Today, when Murphy invokes the Mathinna of his childhood, he speaks with deep fondness. His parents were the two local teachers, and his mother Betty, an accomplished pianist, was at the heart of every major event in the district. Murphy describes her as the life of the party, who played for every wedding, funeral, barn dance, or meet and greet. He recalls his time in the remote country as “idyllic, endless backyards of forest, and bushwalking with dad to waterfalls that were just magical”.
He marvels at how his intrepid parents drove countless hours along dirt roads and over flooded rivers to get him to dance classes.
Murphy has travelled a wide and worldly arc from the Mathinna’s Coronation Hall and Kenneth Gillespie’s Tasmanian Ballet School in Launceston to become Australia’s most esteemed choreographer. For 40 years, Murphy has comprised one half of a dynamic creative partnership with his life and dance partner, Janet Vernon. The pair is sought out by ballet and opera companies the world over and, together, they are to dance what Dame Joan Sutherland and Richard Bonynge were to opera.
Since joining the Australian Ballet at age 17, Murphy has amassed a long list of credits with the world’s most prestigious and recognisable outfits, including Sadler’s Wells Royal Ballet in London and Ballets Félix Blaska in France. Yet, it is as choreographer and artistic director that he has made his greatest impact, nurturing a fledgling ensemble in 1976 – The Dance Company (New South Wales) – to become the bold and beloved Sydney Dance Company.

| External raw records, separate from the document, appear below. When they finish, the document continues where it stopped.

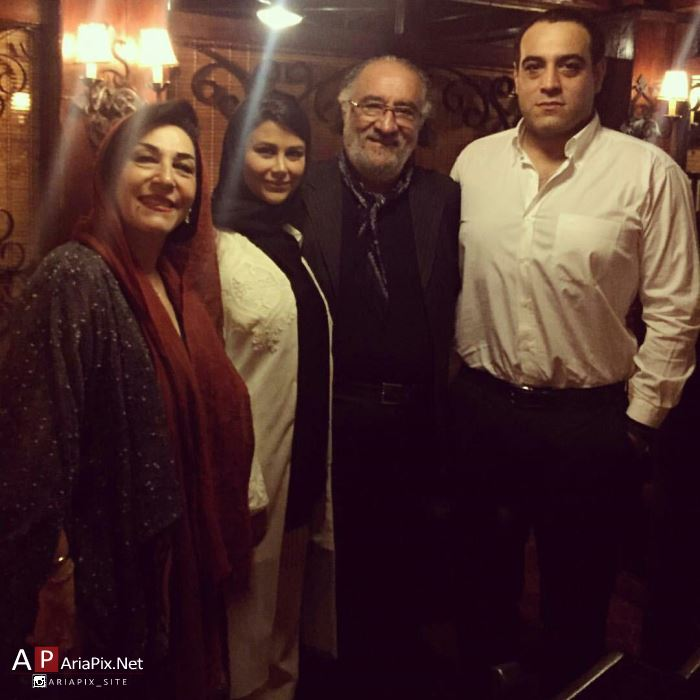 یاسمینا باهر در کنار خانواده همسرش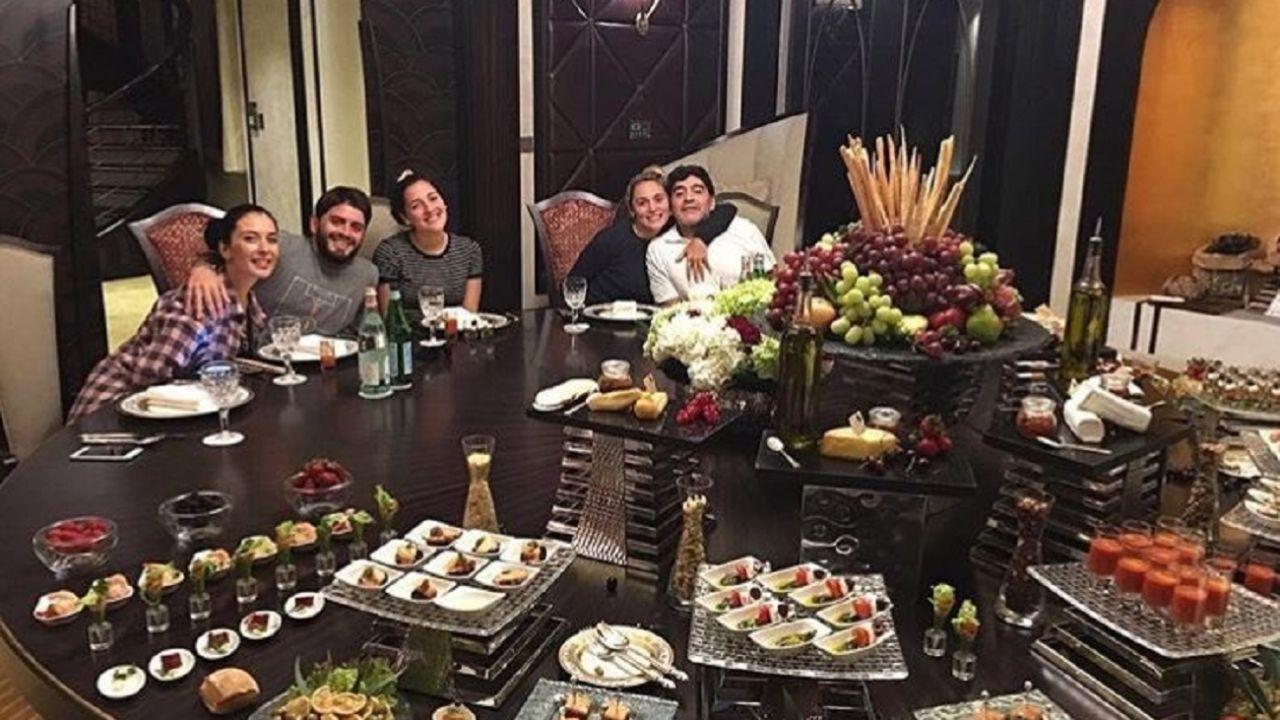 Diego junto a Rocío y algunos de sus hijos en Dubai | Foto:Gtza Prensa Maradona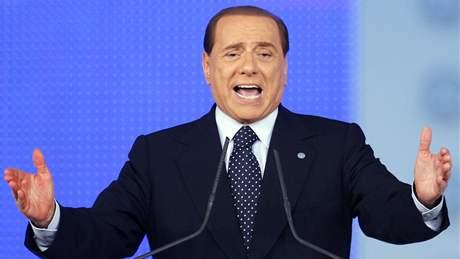 Italský premiér Silvio Berlusconi na základajícím sjezdu nové pravicové strany Lid svobody (29. 3. 2009)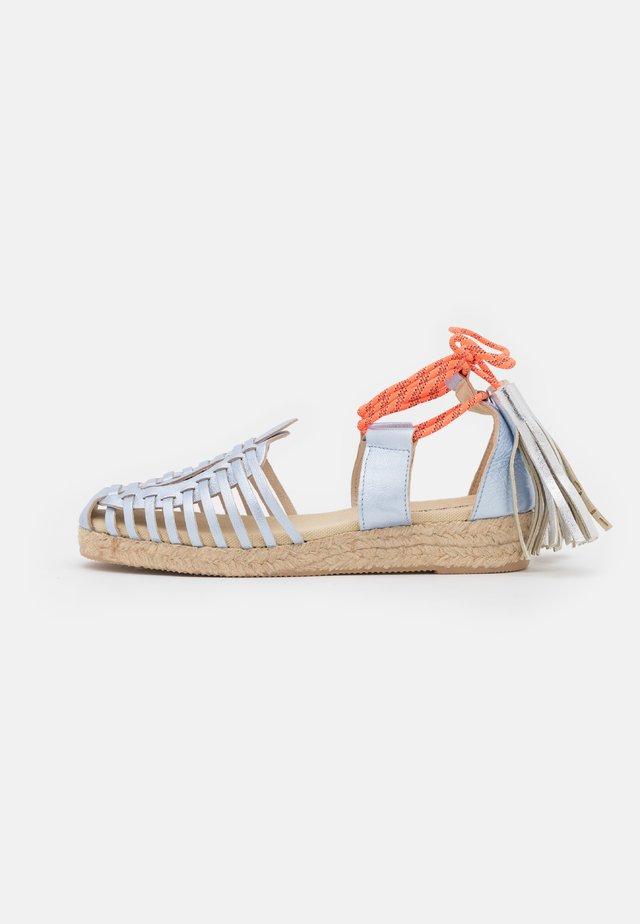 GLADIOLA - Loafers - azul/naranja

Murphy has worked with a roll-call of arts megastars, from Placido Domingo at The Met in 1996 when he was engaged to choreograph Saint-Seans’ opera Samson et Delilah, to Mikhail Baryshnikov in Embodied, ice-skaters Torvill and Dean, and Li Cunxin when he choreographed the movement for the biopic Mao’s Last Dancer. This is naming just a very few.
Amongst the it-crowd of eminent performers with whom Murphy has worked, clearly one looms largest, Janet Vernon, whom he met in the embryonic days of his choreographic career. They form a powerful pair, as the movement that Graeme manifests is affirmed, developed and communicated to the dancers by Janet in an integral part of the creative process.

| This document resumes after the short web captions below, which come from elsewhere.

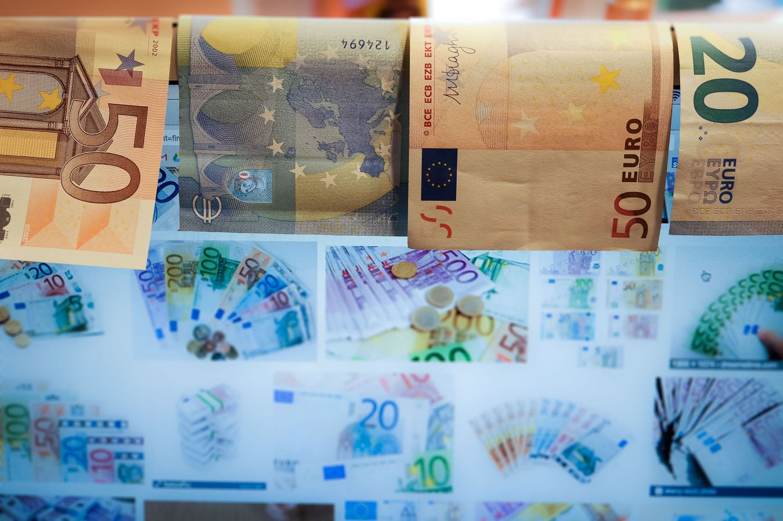 16mėnesių žemumose besimurkdantis euras – politikų įkaitas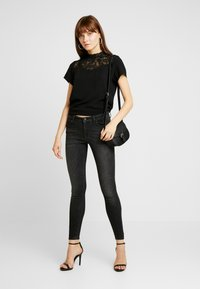 ONLY - ONLSHAPE DELUXE - Jeans Skinny Fit - black - 1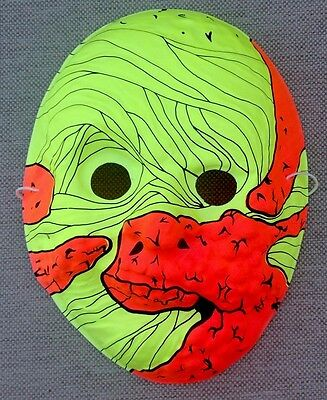 VINTAGE Mummy Monster Creature HALLOWEEN MASK Mint Shape Plastic Style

Murphy’s stature as a dance genius is belied — or quite likely explained — by his boyish and contagious enthusiasm. It offers clues as to how he has literally danced his way through a career that has led him from the corps de ballet of Australia’s national company, The Australian Ballet, to become our foremost contemporary choreographer. He has won over the luminaries of classical ballet, including Dame Margaret Scott, of The Australian Ballet School, who reportedly described him as “a skinny boy from Tasmania with not much training but a lot of magic”, and Dame Peggy van Praagh who, when Murphy was simultaneously offered jobs in Sydney and Western Australia, dryly advised that he go to Perth so that no-one would see his mistakes (an offer he declined).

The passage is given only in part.